__DIRECTION A__:
Reproduce the Spark environment variables page below word for word.

__EXTRACTED TEXT__:
Spark Environment Variables
This page outlines configuration details for Immuta-enabled Databricks clusters. Databricks administrators should place the desired configuration in the Spark environment variables.
IMMUTA_INIT_ADDITIONAL_CONF_URI
If you add additional Hadoop configuration during the integration setup, this variable sets the path to that file.
The additional Hadoop configuration is where sensitive configuration goes for remote filesystems (if you are using a secret key pair to access S3, for example).
IMMUTA_EPHEMERAL_HOST_OVERRIDE
Default value: true
Set this to false
if ephemeral overrides should not be enabled for Spark. When true
, this will automatically override ephemeral data source httpPaths with the httpPath of the Databricks cluster running the user's Spark application.
IMMUTA_EPHEMERAL_HOST_OVERRIDE_HTTPPATH
This configuration item can be used if automatic detection of the Databricks httpPath should be disabled in favor of a static path to use for ephemeral overrides.

__DATA FOR THE TASK__:
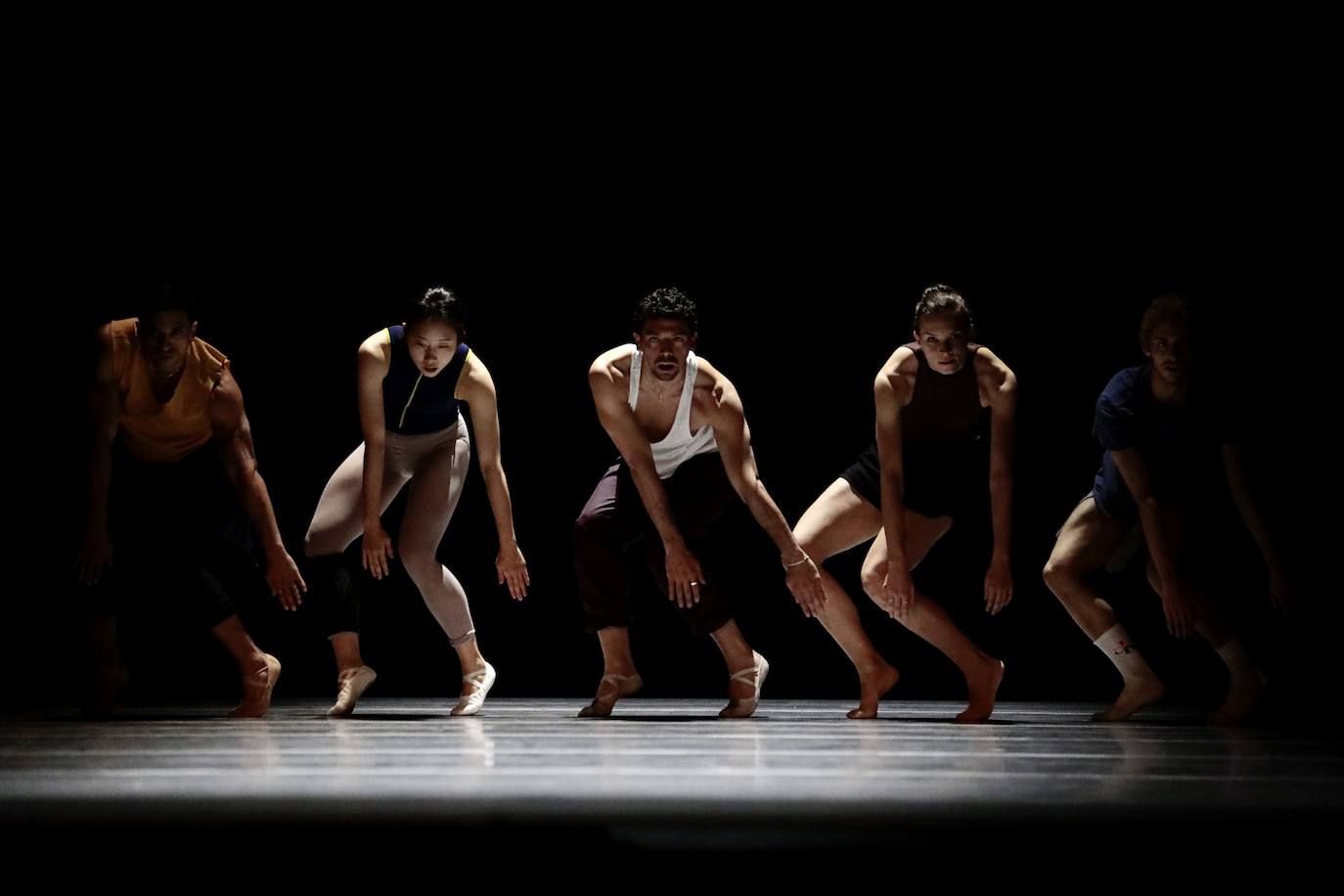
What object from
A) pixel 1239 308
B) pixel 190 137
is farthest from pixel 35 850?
pixel 1239 308

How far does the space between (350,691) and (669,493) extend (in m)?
0.89

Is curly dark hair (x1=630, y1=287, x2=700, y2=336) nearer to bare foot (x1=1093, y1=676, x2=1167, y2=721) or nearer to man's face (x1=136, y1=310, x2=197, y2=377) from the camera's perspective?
man's face (x1=136, y1=310, x2=197, y2=377)

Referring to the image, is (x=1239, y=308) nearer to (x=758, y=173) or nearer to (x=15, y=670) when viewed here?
(x=758, y=173)

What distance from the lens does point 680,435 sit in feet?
13.2

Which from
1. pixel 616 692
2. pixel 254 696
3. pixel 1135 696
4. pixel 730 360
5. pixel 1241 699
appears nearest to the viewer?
pixel 1241 699

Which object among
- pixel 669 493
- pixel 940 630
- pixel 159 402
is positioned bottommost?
pixel 940 630

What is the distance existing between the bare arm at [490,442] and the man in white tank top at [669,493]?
16 centimetres

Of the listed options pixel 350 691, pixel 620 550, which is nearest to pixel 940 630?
pixel 620 550

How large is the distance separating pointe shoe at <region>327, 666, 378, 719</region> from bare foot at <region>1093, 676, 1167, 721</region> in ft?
5.57

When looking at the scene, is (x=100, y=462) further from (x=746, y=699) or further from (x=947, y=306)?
(x=947, y=306)

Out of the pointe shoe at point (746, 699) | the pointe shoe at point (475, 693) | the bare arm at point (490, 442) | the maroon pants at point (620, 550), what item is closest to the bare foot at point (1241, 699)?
the pointe shoe at point (746, 699)

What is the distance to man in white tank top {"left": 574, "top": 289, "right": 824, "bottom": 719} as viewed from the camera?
12.7ft

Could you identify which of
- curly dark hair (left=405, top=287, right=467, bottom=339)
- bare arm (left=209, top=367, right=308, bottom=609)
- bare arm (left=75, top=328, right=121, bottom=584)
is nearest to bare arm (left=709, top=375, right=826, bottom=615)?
curly dark hair (left=405, top=287, right=467, bottom=339)

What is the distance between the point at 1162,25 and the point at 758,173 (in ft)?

__DIRECTION B__:
Transcribe the rows above verbatim, from the line holding "Is curly dark" through the final line of the rows, both ends included.

__ANSWER A__:
Spark Environment Variables
This page outlines configuration details for Immuta-enabled Databricks clusters. Databricks administrators should place the desired configuration in the Spark environment variables.
IMMUTA_INIT_ADDITIONAL_CONF_URI
If you add additional Hadoop configuration during the integration setup, this variable sets the path to that file.
The additional Hadoop configuration is where sensitive configuration goes for remote filesystems (if you are using a secret key pair to access S3, for example).
IMMUTA_EPHEMERAL_HOST_OVERRIDE
Default value: true
Set this to false
if ephemeral overrides should not be enabled for Spark. When true
, this will automatically override ephemeral data source httpPaths with the httpPath of the Databricks cluster running the user's Spark application.
IMMUTA_EPHEMERAL_HOST_OVERRIDE_HTTPPATH
This configuration item can be used if automatic detection of the Databricks httpPath should be disabled in favor of a static path to use for ephemeral overrides.

__ANSWER B__:
Is curly dark hair (x1=630, y1=287, x2=700, y2=336) nearer to bare foot (x1=1093, y1=676, x2=1167, y2=721) or nearer to man's face (x1=136, y1=310, x2=197, y2=377) from the camera's perspective?
man's face (x1=136, y1=310, x2=197, y2=377)

Referring to the image, is (x=1239, y=308) nearer to (x=758, y=173) or nearer to (x=15, y=670) when viewed here?
(x=758, y=173)

What distance from the lens does point 680,435 sit in feet?
13.2

Which from
1. pixel 616 692
2. pixel 254 696
3. pixel 1135 696
4. pixel 730 360
5. pixel 1241 699
appears nearest to the viewer?
pixel 1241 699

Which object among
- pixel 669 493
- pixel 940 630
- pixel 159 402
is positioned bottommost?
pixel 940 630

What is the distance existing between the bare arm at [490,442] and the man in white tank top at [669,493]?
16 centimetres

Of the listed options pixel 350 691, pixel 620 550, which is nearest to pixel 940 630?
pixel 620 550

How large is the distance separating pointe shoe at <region>327, 666, 378, 719</region> from bare foot at <region>1093, 676, 1167, 721</region> in ft?
5.57

When looking at the scene, is (x=100, y=462) further from (x=746, y=699) or further from (x=947, y=306)?
(x=947, y=306)

Out of the pointe shoe at point (746, 699) | the pointe shoe at point (475, 693) | the bare arm at point (490, 442) | the maroon pants at point (620, 550), what item is closest to the bare foot at point (1241, 699)?
the pointe shoe at point (746, 699)

What is the distance to man in white tank top {"left": 574, "top": 289, "right": 824, "bottom": 719} as viewed from the camera?
12.7ft

Could you identify which of
- curly dark hair (left=405, top=287, right=467, bottom=339)
- bare arm (left=209, top=367, right=308, bottom=609)
- bare arm (left=75, top=328, right=121, bottom=584)
is nearest to bare arm (left=709, top=375, right=826, bottom=615)?
curly dark hair (left=405, top=287, right=467, bottom=339)

What is the distance between the point at 1162,25 and the point at 758,173 (in ft)?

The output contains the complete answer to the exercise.